Specifically I'm confused by:
solve
do to my matrix: should I multiply by dt, or will solve
do it?I came up with this, I don't know if it makes any sense. I think there is a main problem in updating sd
# This function initializes all the needed arrays
function DEsimulate(tottime, np, sp, ep)
alg = FunctionMap{true}()
w = genweights(np, sp)
v = zeros(np.N) .+ np.Vᵣ
sd = zeros(np.N) .+ 0.2
v[1:5] .= 0.
p = (w, np, ep)
prob = DiscreteProblem(update!, [v, sd], (ep.dt, tottime*ep.dt), p)
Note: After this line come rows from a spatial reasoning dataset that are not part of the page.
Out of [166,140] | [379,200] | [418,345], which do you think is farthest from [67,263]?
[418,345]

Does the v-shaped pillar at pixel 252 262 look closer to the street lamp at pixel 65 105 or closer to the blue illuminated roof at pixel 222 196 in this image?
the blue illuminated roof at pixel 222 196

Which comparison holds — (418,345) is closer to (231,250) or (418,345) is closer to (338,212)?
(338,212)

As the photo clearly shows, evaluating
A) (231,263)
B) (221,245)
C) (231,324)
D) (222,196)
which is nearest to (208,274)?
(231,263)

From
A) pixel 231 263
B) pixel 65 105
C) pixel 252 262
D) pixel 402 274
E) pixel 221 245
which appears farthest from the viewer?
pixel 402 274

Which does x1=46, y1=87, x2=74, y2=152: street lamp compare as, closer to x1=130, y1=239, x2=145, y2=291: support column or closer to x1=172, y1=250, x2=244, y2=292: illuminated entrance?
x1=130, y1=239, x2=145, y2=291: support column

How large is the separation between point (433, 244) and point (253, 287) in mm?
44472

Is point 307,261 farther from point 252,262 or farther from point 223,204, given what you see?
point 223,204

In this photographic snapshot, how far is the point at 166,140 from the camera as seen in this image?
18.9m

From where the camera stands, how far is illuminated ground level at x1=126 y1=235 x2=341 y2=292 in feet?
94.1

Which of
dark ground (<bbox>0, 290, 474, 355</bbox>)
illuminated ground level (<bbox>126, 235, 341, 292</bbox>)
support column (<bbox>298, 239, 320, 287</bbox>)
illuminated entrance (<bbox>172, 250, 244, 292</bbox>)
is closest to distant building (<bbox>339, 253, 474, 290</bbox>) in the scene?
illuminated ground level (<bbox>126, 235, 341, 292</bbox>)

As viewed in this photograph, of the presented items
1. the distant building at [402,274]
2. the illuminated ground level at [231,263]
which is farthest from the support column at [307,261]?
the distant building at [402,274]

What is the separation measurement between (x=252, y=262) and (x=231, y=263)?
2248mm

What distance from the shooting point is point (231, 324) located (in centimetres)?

sim = solve(prob, alg, dt=ep.dt)
return sim
end
function update!(dv, u, p, t)
w, np, ep = p
v, sd = u
v[v .== 0.0] .= np.Vᵣ
v[v .> np.Vₜ] .= 0.0
k = sd .* exp.(-sd ./ np.τₛ)
dv[1] += ((Eₗₜ .- v ./ np.τₘ ).- (v.-np.Eₑ) .*( w[2] * k) .- (v.-np.Eᵢ) .*( w[1] * k))
dv[2][v .== 0.0] .= 2*ep.dt
dv[2] .+= 1
end
Any kind of hint, also on style or everything else is very well appreciated!